__Text extract__
Then we probably will try to wring out another $5 million, hopefully, out of that as over the next couple of quarters. We've kind of already got about $3.3 million that we've kind of already realized, and these are all annualized numbers that I'm talking about.
There's about $20 million out there pretax, and you'll see most of that, I told you last quarter, this is most of that's coming the second quarter, but just be a little bit lagging after that. I mean, most of it will be gone. Most of that savings will be generated at the end of the first quarter.
Okay. Yes, that makes sense. Okay. And then maybe thinking about the NIM a little bit. You mentioned the new, kind of deposit initiatives and kind of trying to set some goals and plans for growth there. Kind of what do the numbers look like today? That looked like deposit cost had a decent little jump this quarter even as actual deposits on a dollar basis ran down. So, I mean eight to 10 basis points a quarter? Is that something we're going to see for some time, especially in quarters where we have a rate hike? Or how do you think about deposit costs and how it weighed?
Well, I mean, Stonegate was basically flat. Their cost of funds was basically flat for the quarter and their yield picked up three basis points. And then for the legacy footprint, cost of funds went up, this is October-November. That's the first full month together. That's what we're comparing. And that was October-November, Stonegate was zero -- was flat on cost of funds and yes, it went up about three. And the legacy footprint saw some funds, October, November, wind up three basis points, and yield went up nine. So, overall, yield, what you're seeing when you see that the net yield come down, the quarter yield come down, it's actually up. When you take $3.73 billion and 3.7 in us that's what we, Stephen?
4.11.
About 4.11, and we come out at 4.01, you actually -- actually, the increase -- some of you all talk about it going that it actually did not go down, it actually went up. Stephen, you got a comment?
Yes, I think what we're saying is that you all understand the decline for 4.07, 4.01 really timing of the inclusion of Stonegate for a full quarter, where there were only in for four days in Q3. So, I think when you -- the best thing we can do is look to see what October look like and then track it out from there, which is what Johnny was saying. And from there, I think, overall, we saw deposit cost -- total deposit cost were up about three basis points in that time period and loan yields were up about nine. So...
We were -- our loans were written at -- for the quarter at 5.35 legacy and Stonegate's were 4.70, so that would give you an indication of where we are. Dave, what are you seeing on the loan yield side on your end?
Well, because we got a bigger balance sheet to work with, we're going back to customers and we're able to take a bigger part of the relationship. So, we're probably on about 50% of the relationships that were going for renewal, while we're increasing, which is significant amount of the $100 million in commitments, we're getting higher yields. So, I suspect our loan portfolio yield will go up. I don't -- we got a ways to go to catch up to Centennial's, but I think, overall, we're going to have a positive impact on the NIM going forward.

__Listed records__

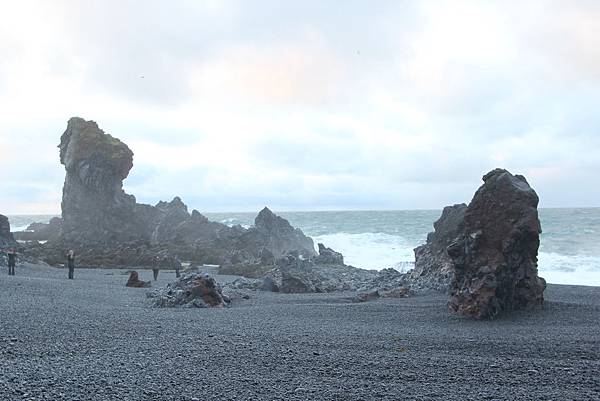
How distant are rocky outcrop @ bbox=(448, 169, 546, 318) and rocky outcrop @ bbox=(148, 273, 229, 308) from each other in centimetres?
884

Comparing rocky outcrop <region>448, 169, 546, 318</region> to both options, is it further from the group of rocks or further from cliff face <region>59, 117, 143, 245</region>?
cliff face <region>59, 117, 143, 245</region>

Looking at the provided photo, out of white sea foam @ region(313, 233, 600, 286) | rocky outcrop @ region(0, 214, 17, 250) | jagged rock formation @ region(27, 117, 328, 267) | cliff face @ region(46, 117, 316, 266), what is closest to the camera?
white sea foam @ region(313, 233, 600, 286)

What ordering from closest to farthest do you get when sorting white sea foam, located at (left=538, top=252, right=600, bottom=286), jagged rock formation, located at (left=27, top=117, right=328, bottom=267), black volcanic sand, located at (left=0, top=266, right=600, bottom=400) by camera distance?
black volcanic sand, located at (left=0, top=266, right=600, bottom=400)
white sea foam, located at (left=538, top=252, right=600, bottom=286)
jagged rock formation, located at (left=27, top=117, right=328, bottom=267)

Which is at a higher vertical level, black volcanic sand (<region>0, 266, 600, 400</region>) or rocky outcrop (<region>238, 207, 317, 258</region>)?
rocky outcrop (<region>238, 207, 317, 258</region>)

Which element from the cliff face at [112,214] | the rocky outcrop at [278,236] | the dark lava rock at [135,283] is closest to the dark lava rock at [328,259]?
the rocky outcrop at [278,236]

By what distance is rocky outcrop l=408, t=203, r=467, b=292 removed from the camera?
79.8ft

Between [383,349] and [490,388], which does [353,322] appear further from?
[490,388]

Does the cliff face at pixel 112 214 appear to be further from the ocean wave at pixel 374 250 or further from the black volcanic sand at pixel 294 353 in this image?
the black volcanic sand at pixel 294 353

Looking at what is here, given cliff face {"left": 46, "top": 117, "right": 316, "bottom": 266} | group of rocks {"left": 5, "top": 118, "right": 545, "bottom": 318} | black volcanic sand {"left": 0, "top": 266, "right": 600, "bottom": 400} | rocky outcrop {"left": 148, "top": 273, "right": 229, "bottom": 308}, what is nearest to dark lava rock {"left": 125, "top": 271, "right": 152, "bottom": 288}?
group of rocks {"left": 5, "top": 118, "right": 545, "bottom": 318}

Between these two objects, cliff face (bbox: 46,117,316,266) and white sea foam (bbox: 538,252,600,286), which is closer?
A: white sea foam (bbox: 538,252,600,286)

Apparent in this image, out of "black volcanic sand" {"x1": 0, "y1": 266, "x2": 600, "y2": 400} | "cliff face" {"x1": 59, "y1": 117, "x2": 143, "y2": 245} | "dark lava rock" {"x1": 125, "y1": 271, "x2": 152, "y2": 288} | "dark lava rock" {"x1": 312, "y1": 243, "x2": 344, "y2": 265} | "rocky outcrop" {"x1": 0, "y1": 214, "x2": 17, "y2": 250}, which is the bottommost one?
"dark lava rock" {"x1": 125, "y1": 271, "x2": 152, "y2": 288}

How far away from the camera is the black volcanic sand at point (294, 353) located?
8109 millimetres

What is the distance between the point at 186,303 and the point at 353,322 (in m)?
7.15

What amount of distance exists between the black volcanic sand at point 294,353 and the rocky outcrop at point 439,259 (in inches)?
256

__Set task A__
In the earnings call transcript, at what rate were legacy loans written for the quarter?
__Set task B__
Name every person who is named in the earnings call transcript.
__Set task C__
Repeat the earnings call transcript word for word from "Yes, I think" to "on your end?".
The entries play no part in this work.

__Output A__
5.35

__Output B__
Stephen, Johnny, Dave

__Output C__
Yes, I think what we're saying is that you all understand the decline for 4.07, 4.01 really timing of the inclusion of Stonegate for a full quarter, where there were only in for four days in Q3. So, I think when you -- the best thing we can do is look to see what October look like and then track it out from there, which is what Johnny was saying. And from there, I think, overall, we saw deposit cost -- total deposit cost were up about three basis points in that time period and loan yields were up about nine. So...
We were -- our loans were written at -- for the quarter at 5.35 legacy and Stonegate's were 4.70, so that would give you an indication of where we are. Dave, what are you seeing on the loan yield side on your end?